Temporary Student Loan Forgiveness Ends Soon: Are You Eligible?
(NEXSTAR) – In the fall of 2021, the Civil Service Loan Forgiveness Program was overhauled by the Biden administration. Since then, thousands of borrowers have received $8.1 billion in student debt relief.
But many others who may be eligible for the program under a temporary waiver are running out of time to apply for loan forgiveness.
The Public Service Loan Forgiveness, or PSLF, program was created in 2007 to help employees of nonprofits and government organizations forgive their student loans after 10 years of payments (120 payments in total). The overall approval rating among applicants was low – only 1 in 5 of the 1.3 million borrowers seeking debt relief through the PSLF were on track to see relief by 2026, according to a September 2021 report from The Washington Post.
In 2021, the U.S. Department of Education announced a change that temporarily waives specific PSLF requirements to provide borrowers with credit toward loan forgiveness, regardless of their federal loan type or they had been enrolled in a specific payment plan, provided that they had consolidated their debt before the end of the waiver.
Prior to the waiver, borrowers had to have a specific federal loan — a direct loan — to qualify for the PSLF. Borrowers could consolidate their debt into direct loans for PSLF, but any payments made on the loans prior to consolidation were not counted in the required tally.
This waiver is currently due to expire after October 31, 2022, meaning eligible borrowers only have around four months to apply. Richard Cordray, the head of Federal Student Aid, said at a conference earlier this week that if he pushed for the PSLF waiver to be extended, President Biden might not have the executive authority to approve such a waiver. decision.

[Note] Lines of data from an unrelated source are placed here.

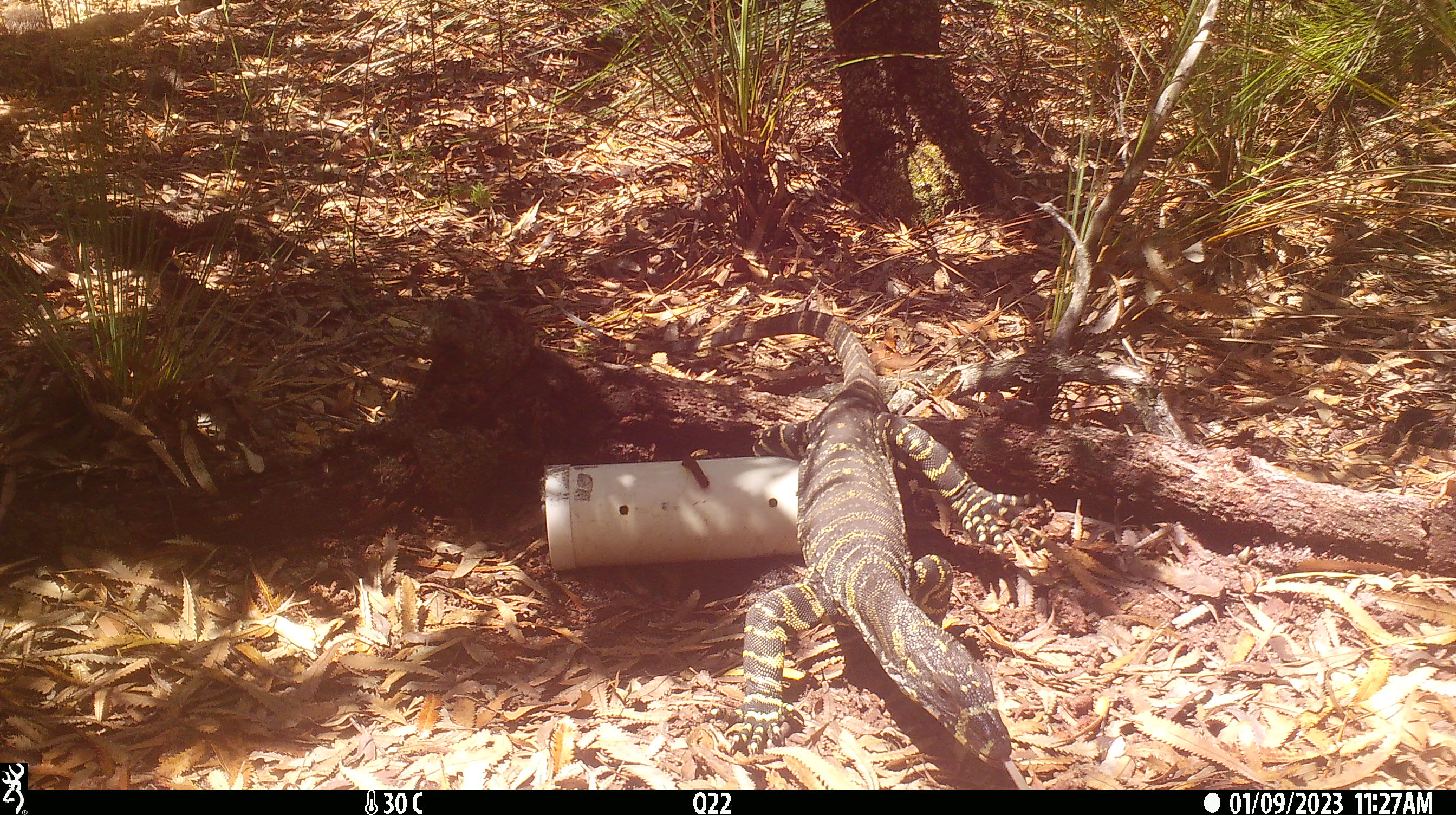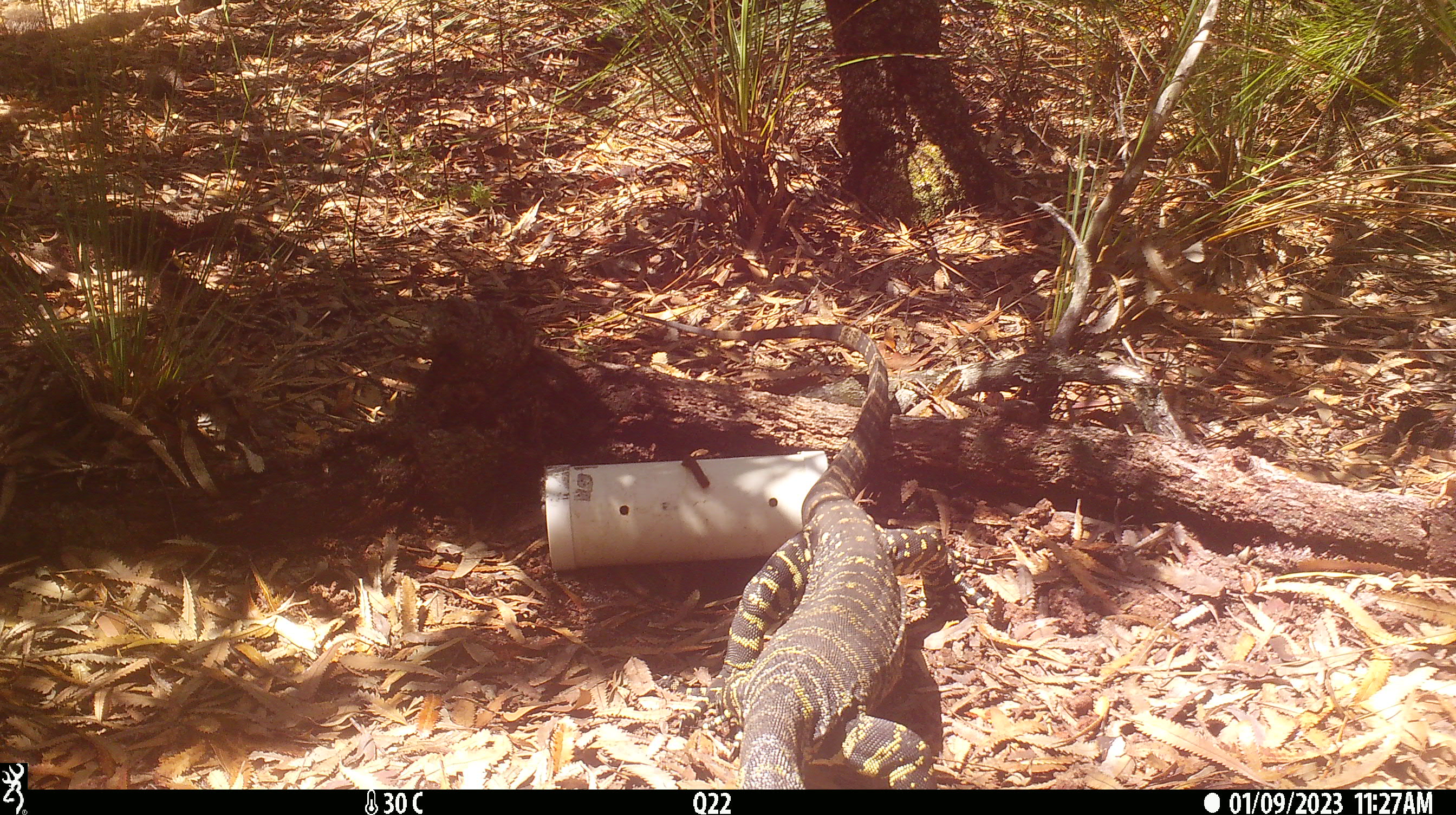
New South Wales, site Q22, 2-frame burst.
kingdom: Animalia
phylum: Chordata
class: Reptilia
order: Squamata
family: Varanidae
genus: Varanus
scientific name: Varanus varius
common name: lace monitor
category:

A recent report from the Student Borrower Protection Center found that more than nine million public service workers are likely eligible for debt forgiveness under the PSLF program, but have not yet filed the paperwork to start the program. process. According to the SBPC, California, Texas, Florida and New York have the most public service workers with student loan debt.
As explained above, the PSLF aims to grant eligible civil servants debt forgiveness after a certain number of payments.
Eligible borrowers must:
- Be employed by a U.S. federal, state, local, or tribal government or nonprofit organization (federal service includes U.S. military service)
- Work full-time for this agency or organization
- Have direct loans (or consolidate other federal student loans into one direct loan)
- Make 120 qualifying payments
Under the current PSLF exemption, eligible borrowers can receive credit for payments made on other types of loans, under any payment plan, before consolidation or after the due date. . Those who have received the Teacher Loan Forgiveness can apply for the period of service that led to their PSLF eligibility, if they can certify PSLF employment for that period.
How to determine if you qualify
The first step in determining your eligibility is to visit the FSA website and log into your account. You will be able to search for your employer in the FSA database and add information about your employment. Once you have found your employer, you will be able to see if they are eligible for the PSLF.
Next, according to SBPC’s step-by-step guide, you’ll want to determine what type of federal student loan you have. Direct loans are eligible for the PSLF while other loans must be consolidated into a direct consolidation loan. Until the end of October 2022, previous eligible payments you have made on a non-direct loan will count towards the 120 necessary payments that PSLF requires for forgiveness.
Once you have completed the steps above, you will need to confirm your employment. You should then be able to submit your PSLF form.
The FSA has created a help tool to guide borrowers in completing the form.
Who is eligible for already approved student loan forgiveness?
Although widespread student loan forgiveness has yet to become a reality, some US borrowers have already received debt relief. About 1.3 million borrowers have seen $26 billion in student debt forgiveness since President Biden took office.
In addition to the thousands of borrowers who received debt forgiveness under the revamped PSLF program, another 690,000 borrowers have seen a total of $7.9 billion in student loans wiped out by discharges due to borrower defense and school closures. More than 400,000 borrowers have received more than $8.5 billion in debt forgiveness through total and permanent disability release.
Last month, the Biden administration agreed to forgive $6 billion in federal student debt for about 200,000 borrowers in a proposed class action settlement. Borrowers say their college defrauded them and their requests for relief from the Department of Education have been delayed for years.
Biden is expected to announce his plans for more widespread student debt forgiveness in July or August.